Parents teaching their own kids, students taking their classes via Zoom, restaurants switching to take-away almost overnight, retail stores selling their products via Instagram, … It’s undeniable that Covid-19 caused an accelerated transformation in the way we work, going much further than making remote work the new standard.
Undeniable, but not unexpected, since the way we work was already changing even before the pandemic broke out. With the rise of machine intelligence and our work becoming more complex, we experienced a shift in how we learn and work. Going from a model where we educate ourselves in the first part of our lives, work in the second part, and retire in the last part, to a model of continuous and lifelong learning independently from your life stage.
This change in the way we learn and work also brings a change in the skills we need. Making job titles and skills that are relevant now, obsolete in the future. You don’t have to look far for some examples.
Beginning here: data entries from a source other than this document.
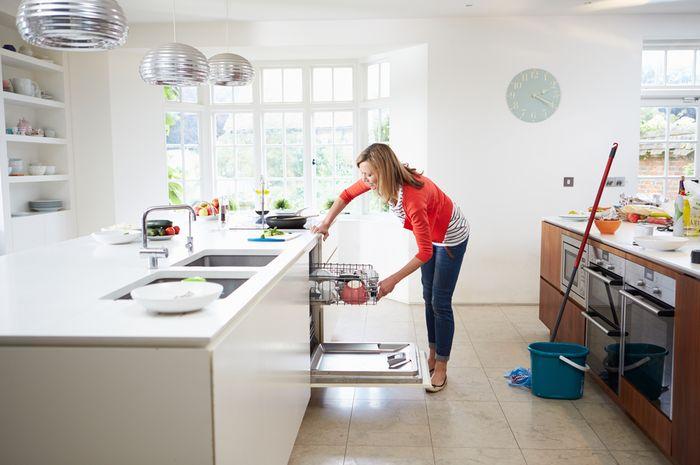 Membersihkan rumah setelah liburan akhir tahun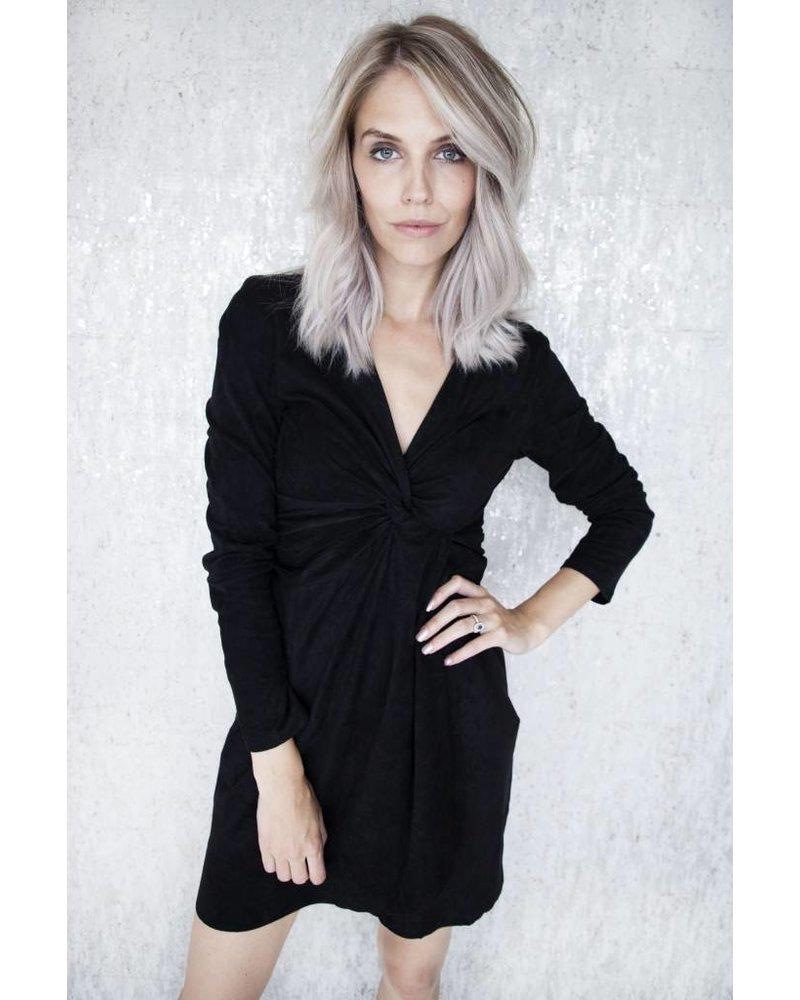 EMELIA BLACK - JURK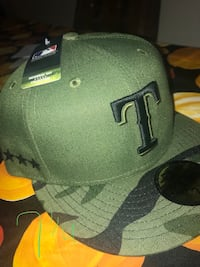 green and black fitted cap New Castle, 16101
Just think of job titles such as video store manager that existed for decades but now disappeared, or YouTube Content Creator which you would have never heard of 10 years ago¹.
According to the World Economic Forum, in 10 years, 90% of jobs will require digital skills². Going a step further, a report published by Dell Technologies and authored by the Institute For The Future (IFTF) claims that 85% of the jobs that will exist in 2030 haven’t even been invented yet³. Meanwhile, a report published by McKinsey estimated that 375 million workers globally will likely need to transition to new occupational categories and learn new skills⁴.
Adaptability as a skill
But what are those skills that will be crucial in this new way of working? Besides hard, technical skills, there’s an even bigger need for soft, human skills. In early 2020, LinkedIn published a list of the five most in-demand soft skills for 2020. With adaptability joining creativity, persuasion, collaboration, and emotional intelligence⁵.
Right now, we’re experiencing an unprecedented amount of change and uncertainty, where people are adapting even without realising it. If you would have told us a year ago, we would be in lockdown, not being able to see our friends and family, we wouldn’t have believed you. But hey, here we are.
Measuring your AQ
While an employee’s hard skills consist of the knowledge and abilities of that employee, soft skills focus on their behavior and personal characteristics. Which makes soft skills, including adaptability, more difficult to measure. But newly scientific work makes it possible to crack the code. Adaptability is no longer a fluffy concept but a multi-dimensional construct that we can understand and develop.
With a mission to unlock the secrets of human adaptability, Ross Thornley and Mike Raven from AQai built a robust method for measuring, understanding, and improving your adaptability quotient or AQ. Chatbot Aida guides you through the AQ assessment which consists of a series of scale questions, free text answers, and multiple choice questions and measures your AQ across three key dimensions: Ability – Character – Environment.
Analyzing your AQ
Your score across the Ability, Character, and Environment dimensions translates into detailed insights on your Resilience, Grit, Mindset, Unlearning, Emotional Health, Hope, Team Support, and Work Stress. But what is a good AQ score?
Analyzing your score, with the ability to benchmark against the global average, leads to a greater understanding of what you’re doing well and where you still have some work to do. Not only on an individual level but also within your team or even organization. Adaptability can be used in personal, team, and organizational contexts. Besides personal development aims, it also provides clear handholds for teams and organizations in contexts of change and innovation.
Developing your AQ
Some people are more adaptable by nature than others. The good thing is that besides measuring and analyzing your AQ, you can also develop it, transforming the way you and your organization adapt to change.
Adaptability is a muscle that can be trained. What’s the work-out program that you and your team currently need?